In 1781, a younger brother, Claud became a chief administrator of the East India Company at Vishakapatnam in Madras Province. Claud however suffered poor health and the family insisted that Patrick attend to him. Arriving in India, he began to study the natural history of the region. The naturalist to the East India Company in the Carnatic was Dr John Koenig, student of Carolus Linnaeus and when he died in 1785, the Governor of Madras personally offered the post of 'Botanist and Naturalist' to Patrick. This post, according to Ray Desmond (1992, European Discovery of Indian Flora) was:

The Company's expectations of their Naturalist were excessively optimistic. He was presumed to be a linguist, demographer, antiquarian, meteorologist, mineralogist and zoologist (in addition to being a botanist).
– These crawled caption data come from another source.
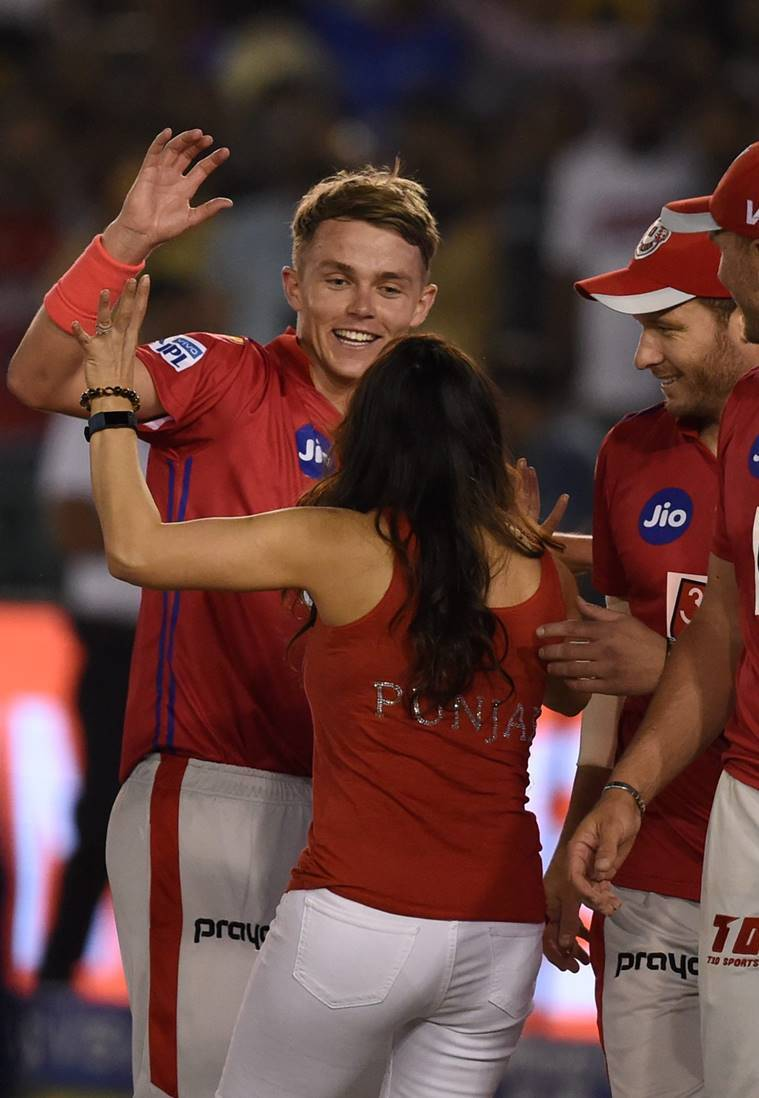 KXIP co-owner Preity Zinta with bowler Sam Curran as they celebrates after winning the Indian Premier League 2019 (IPL T20) cricket match against Delhi Capitals (DC) at I.S Bindra Stadium in Mohali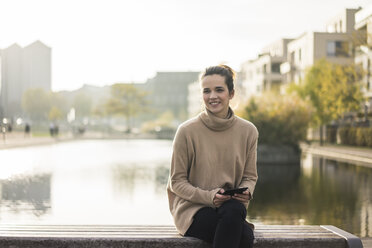 Portrait of smiling woman with digital tablet sitting on bench in autumn - MOEF01870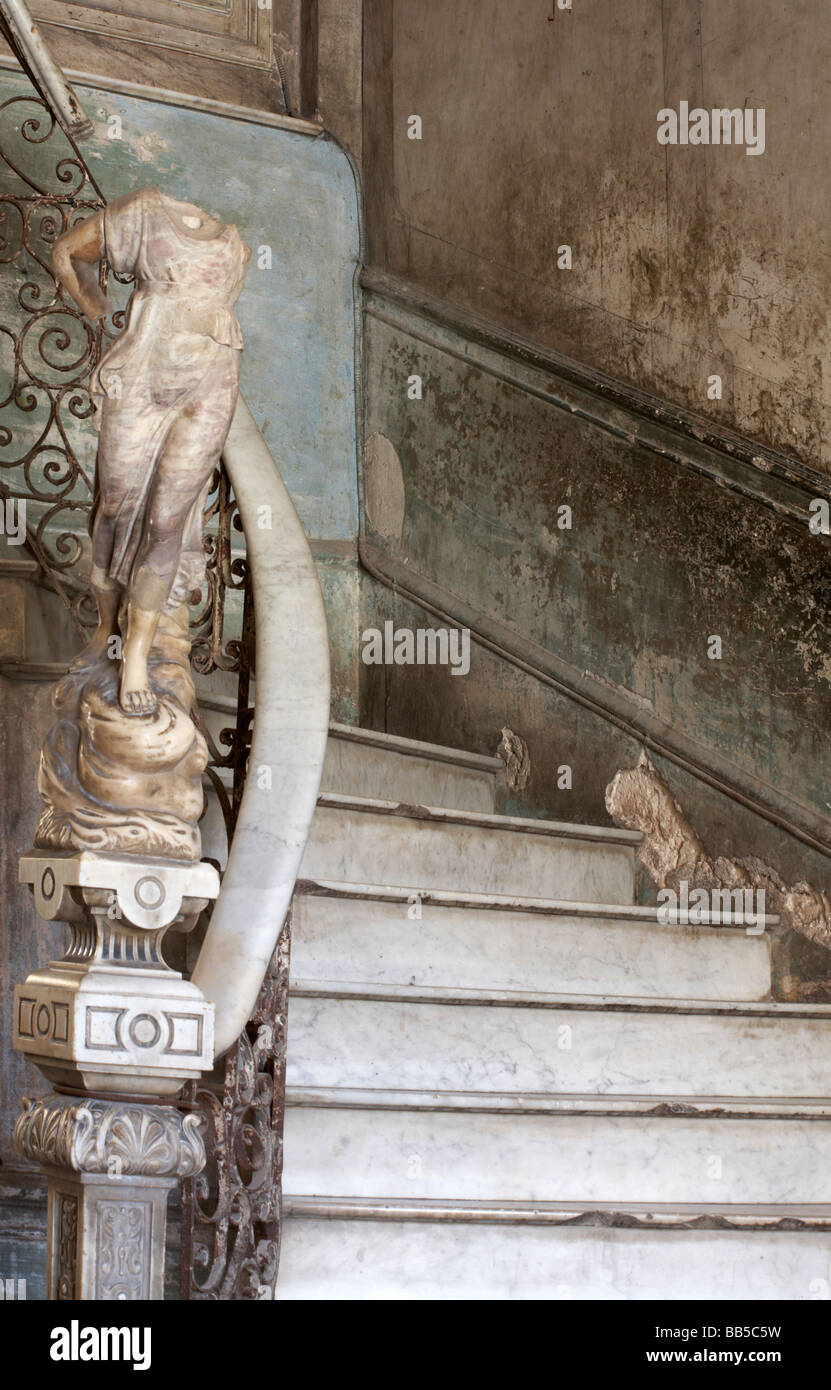 Ornate marble staircase to La Guarida Paladar Restaurant and statue in apartment building at Havana, Cuba, West Stock Photo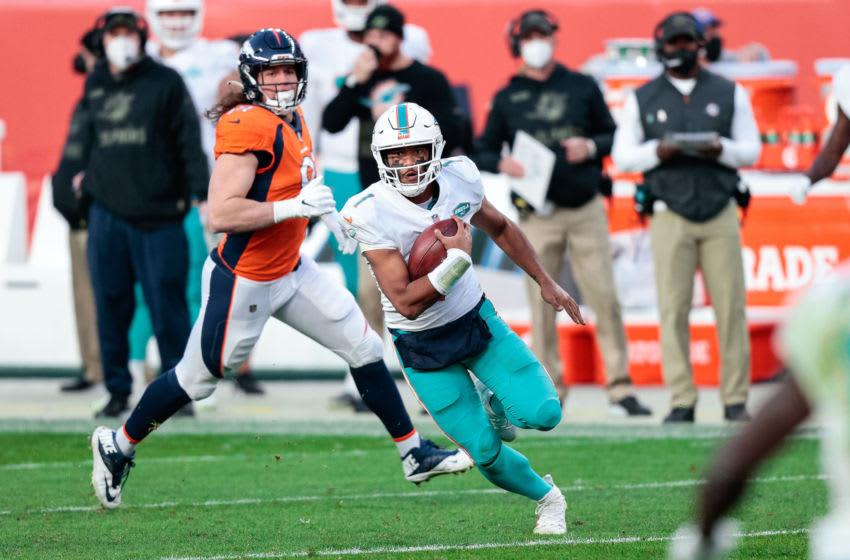 Nov 22, 2020; Denver, Colorado, USA; Miami Dolphins quarterback Tua Tagovailoa (1) runs the ball in the third quarter against the Denver Broncos at Empower Field at Mile High. Mandatory Credit: Isaiah J. Downing-USA TODAY Sports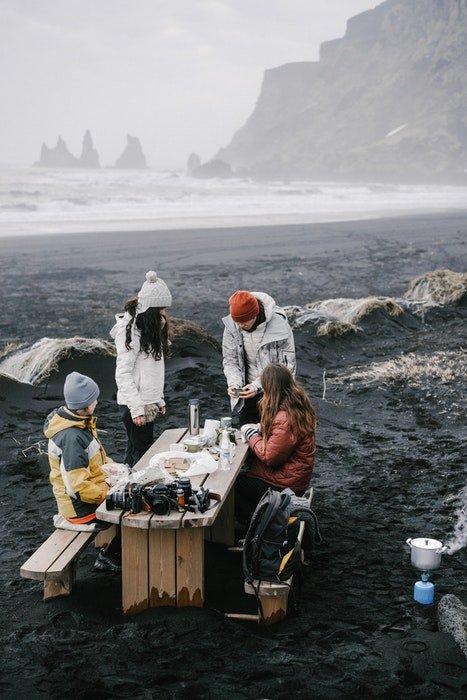A family having a picnic on a rocky misty beach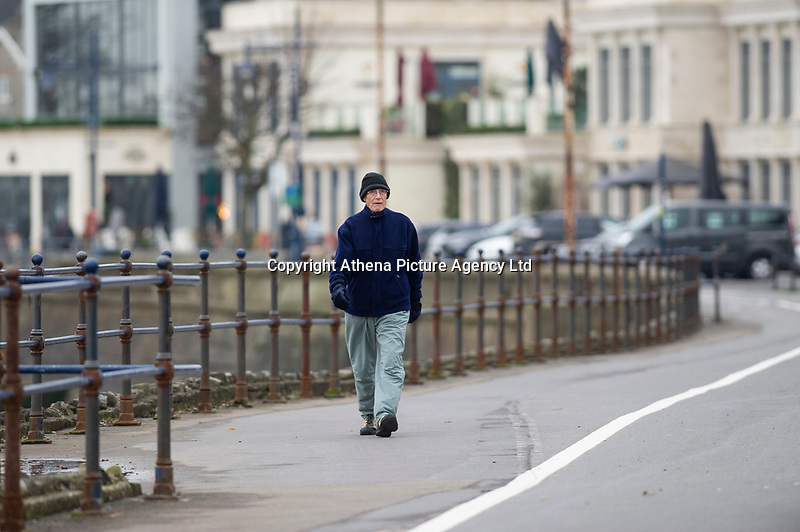 Pictured: A man walks on Mumbles Sea Front, Swansea, Wales, UK. Thursday 31 January 2019<br /> Re: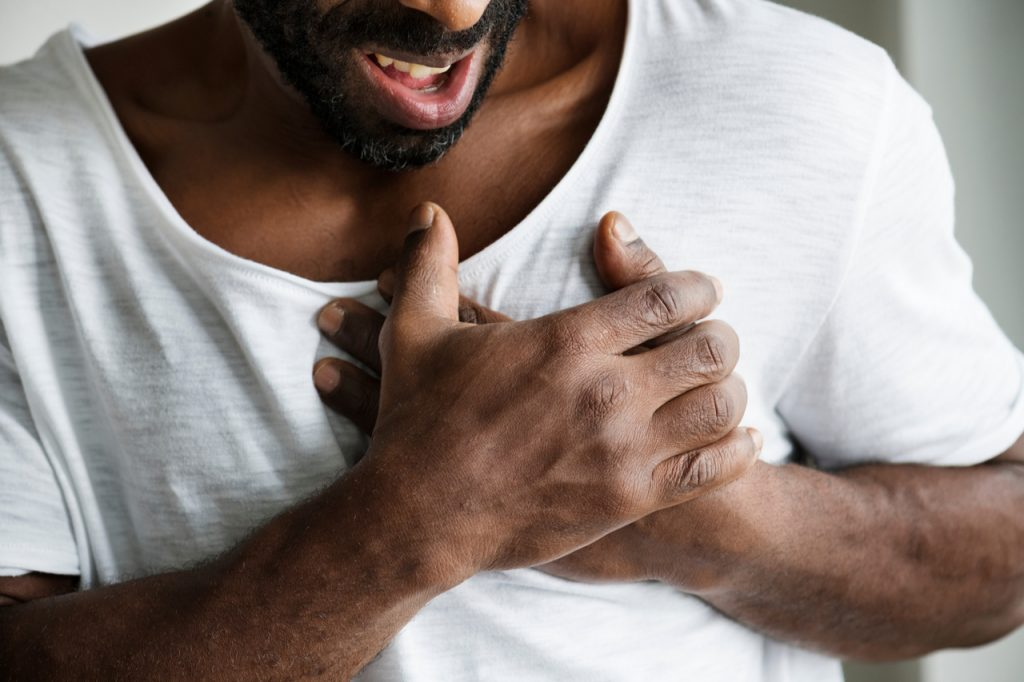 An African American man having chest pains.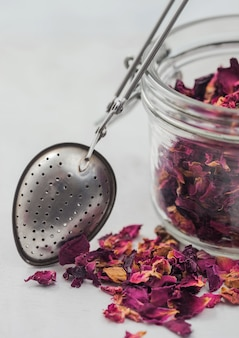 バラの花びらは、白い背景にヴィンテージストレーナー注入器とガラスの瓶にグレードのお茶を作ります。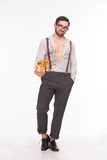 Handsome man with many kisses holding present Royalty Free Stock Photography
Russell wrote about the plant and animal life of Madras as he had of Aleppo. As a physician as well as a naturalist to the East India Company in the Carnatic he was concerned with the problem of snakebite and made it his aim to find a way for people to identify venomous snakes. He also made a large collection of plants. One of the snakes he identified was Katuka Rekula Poda which he noted was not well known to Europeans but was second only to the cobra in its lethality. Russell attempted to classify the snakes using the nature of scales but his quest was to find an easy way to separate the venomous snakes from the non-venomous. He conducted envenomation experiments on dogs and chicken and described the symptoms. He tested remedies claimed for snakebite including a pill from Tanjore which was very popular and found that it did not work. In one case a soldier in torpor was brought to him and the common treatment used by Europeans was tested. Two bottles of warm Madeira wine was forcibly poured into the patients mouth, who then completely recovered. Patrick, his brother Claud and the family left for England on January 1791. Some of the collections he made were placed in the museum at Madras although he took back some snake skins that are now in the collection of the Natural History Museum at London. Returning to England, he worked on the book on snake, which was to be published by the East India Company. The first volume of his An Account of Indian Serpents Collected on the Coast of Coromandel was published in 1796 with 44 plates. The second volume appeared in four parts, the first two of which were published in 1801 and 1802. These included 46 coloured plates. Patrick Russell died on 2 July 1805, three days after an illness. He was never married. The third and fourth parts of the second volume of his book was published after his death in 1807 and 1809. Two scientific papers were read on the pits of the pit viper Trimeresurus which he demonstrated as not being associated with hearing. Another paper demonstrated the voluntary mechanism by which the cobra spread its hood.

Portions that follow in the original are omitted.